Cuatro lecciones en un chapuzón

Era 1981 y aún no había cumplido once años. Estaba pasando dos semanas en la casa de mis abuelos paternos en Samaná, período que, dicho sea de paso, mi abuela aprovechaba para atiborrarme de comida porque "yo estaba demasiado flaco". Esta estadía coincidió con los juegos deportivos provinciales, por lo que eran unos días muy entretenidos viendo diferentes eventos.
Un día de esos, mientras caminaba «silvestre» por el pueblo con mis primitos y algunos amiguitos, vi un letrero: «Competencia de natación en aguas abiertas». Mis primos, que sabían que yo practicaba natación desde los ocho años, me instaron a inscribirme. Luego de mucha insistencia, accedí. Mi resistencia se debía a que toda la vida escuché de mi padre anécdotas sobre lo excelentes nadadores y buceadores a pulmón que eran los samanenses. Además, yo nadaba en una piscina. No en el mar. Pero vencí el miedo y decidí participar.

Llegó el gran día. Tras una noche en vela, intimidado por el reto que tenía por delante, llegué al muelle desde donde arrancaría la competencia. El muelle estaba abarrotado de muchachos muchísimo mayores que yo, súper fornidos y haciendo todo tipo de ejercicios de calistenia. Más intimidado que nunca, comencé a «sondear»; a mis rivales. Me acerqué a uno de ellos y le pregunté si había competido antes. Serio, sin mirarme a los ojos y mientras estiraba, me respondió que sí. Que había quedado en tercer lugar y que, además, practicaba todos los días en mar abierto.

Llegó el momento de la salida y ahí estaba yo, un «flaquindez»; agolpado con todos esos «molletos» al final del muelle, esperando la señal. ¡Bang! Sonó el disparo. Por miedo a ser “apachurrado”, esperé a que todos se lanzaran y entonces me tiré al mar, con el corazón en la garganta.
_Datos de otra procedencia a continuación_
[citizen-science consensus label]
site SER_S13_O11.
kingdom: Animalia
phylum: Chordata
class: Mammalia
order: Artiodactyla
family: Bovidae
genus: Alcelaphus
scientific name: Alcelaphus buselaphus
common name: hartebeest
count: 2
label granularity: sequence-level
Nadé con todas mis fuerzas, viendo con sorpresa cómo iba superando, uno a uno, a mis contrincantes, quienes «chapoteaban»; en el agua sin técnica alguna. Toqué la boya y emprendí el regreso a la meta, dejando a mis competidores muy, pero muy atrás. Al salir del agua, mientras ellos aún luchaban agotados por llegar, la multitud aplaudía eufórica y mis primos y amigos me cargaban. Durante los días siguientes, yo era una celebridad a la que todos saludaban: el gran campeón.
Muchas lecciones extraje de aquel episodio de mi infancia. La primera es que los obstáculos, por lo general, están en nuestra cabeza y se refuerzan y validan con aspectos que, en el fondo, son solo apariencia. Yo había creado una película en mi cabeza sobre las habilidades de mis contrincantes, que no existían en la realidad, y eso me había intimidado. La enorme realidad era que yo tenía una ventaja, solo que no lo sabía.
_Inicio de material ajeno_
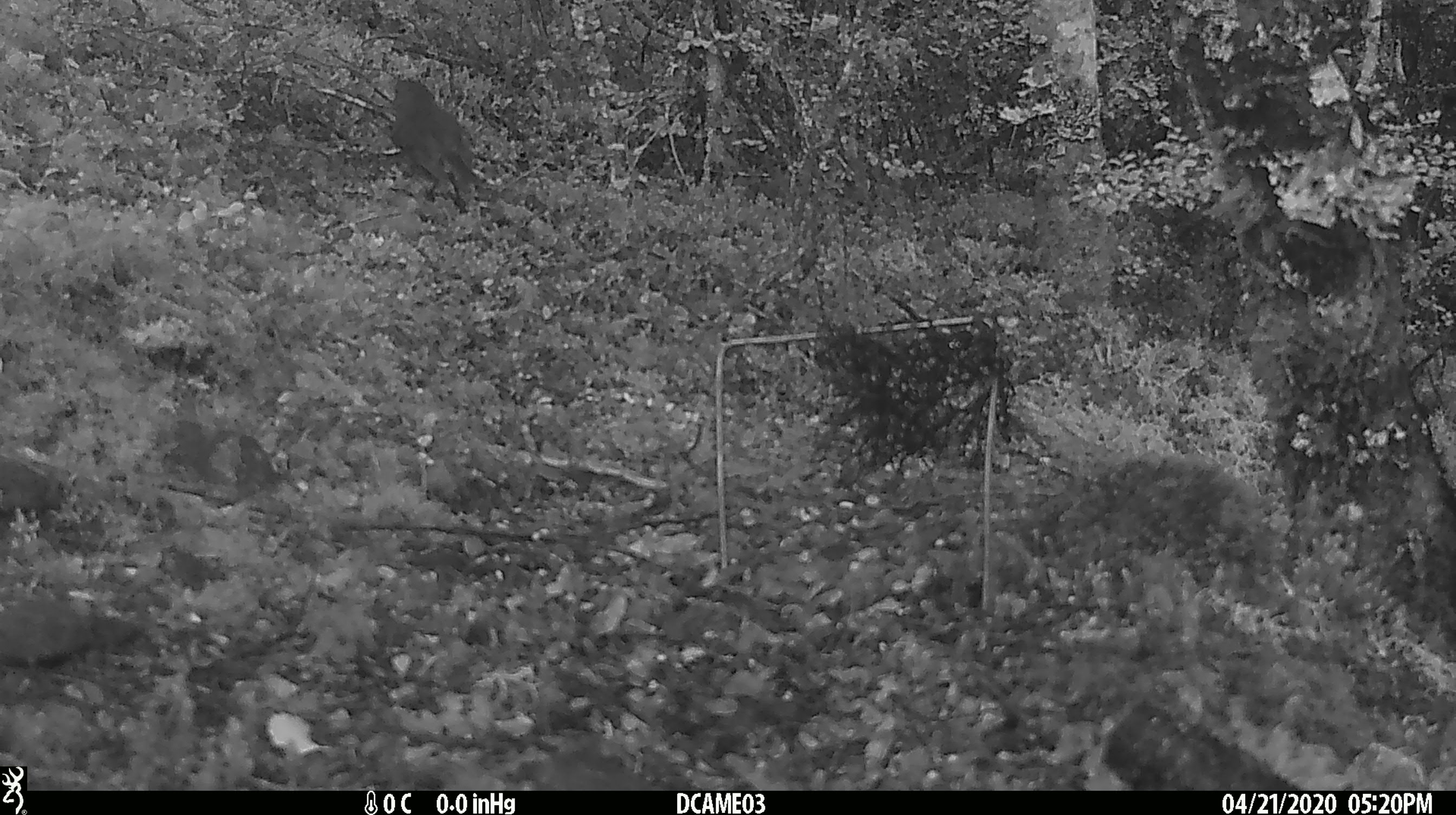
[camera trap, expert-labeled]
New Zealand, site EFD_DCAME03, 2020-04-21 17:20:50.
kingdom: Animalia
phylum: Chordata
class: Aves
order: Passeriformes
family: Petroicidae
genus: Petroica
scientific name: Petroica australis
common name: new zealand robin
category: robin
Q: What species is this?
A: Robin (new zealand robin) (Petroica australis).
La segunda es la importancia de la preparación constante y la práctica, y cómo estas pueden ayudarnos en circunstancias imprevistas y brindarnos una ventaja decisiva. Yo, que practicaba natación nueve veces a la semana (cinco tardes, tres madrugadas y los sábados), tenía una clara ventaja sobre aquellos competidores que quizás se lanzaban al mar de manera esporádica, incluso sin la supervisión de entrenadores, y se limitaban a nadar distancias cortas. Y, en el momento de la verdad, esa ventaja se hizo evidente. La tercera lección, y quizás la más valiosa, es la que he comprendido con la madurez, al recordar aquel episodio: la importancia de no perder la perspectiva. Algo que nos pasa mucho a los que vivimos en un entorno isleño o estamos aislados dentro de nosotros mismos, ajenos a lo que sucede fuera de nuestros confines. Aquellos muchachos eran casi «leyendas urbanas» de la natación, sin saber (o simplemente obviando) que, más allá, había personas que día tras día trabajaban en su técnica y resistencia en el agua. Hasta el momento en que la realidad los alcanzó de golpe y porrazo, como una ola inesperada. Para mí, esa experiencia fue un llamado de por vida a no bajar la guardia en mi preparación constante, a exponerme con frecuencia a otras realidades y a indagar siempre qué más hay allá afuera.

Y, sobre todo, está la lección de ser siempre humildes y mantener ese pánico sano ante la posibilidad de que, en cualquier momento, aparezca alguien de la nada capaz de hacer las cosas mejor que nosotros. Y, claro está, aunque no tengamos la garantía de que eso sea suficiente, seguir preparándonos. Quiero pensar que, al igual que yo aprendí mucho en aquella vivencia inolvidable, también lo hicieron algunos de los que me miraron por encima del hombro ese día en el muelle.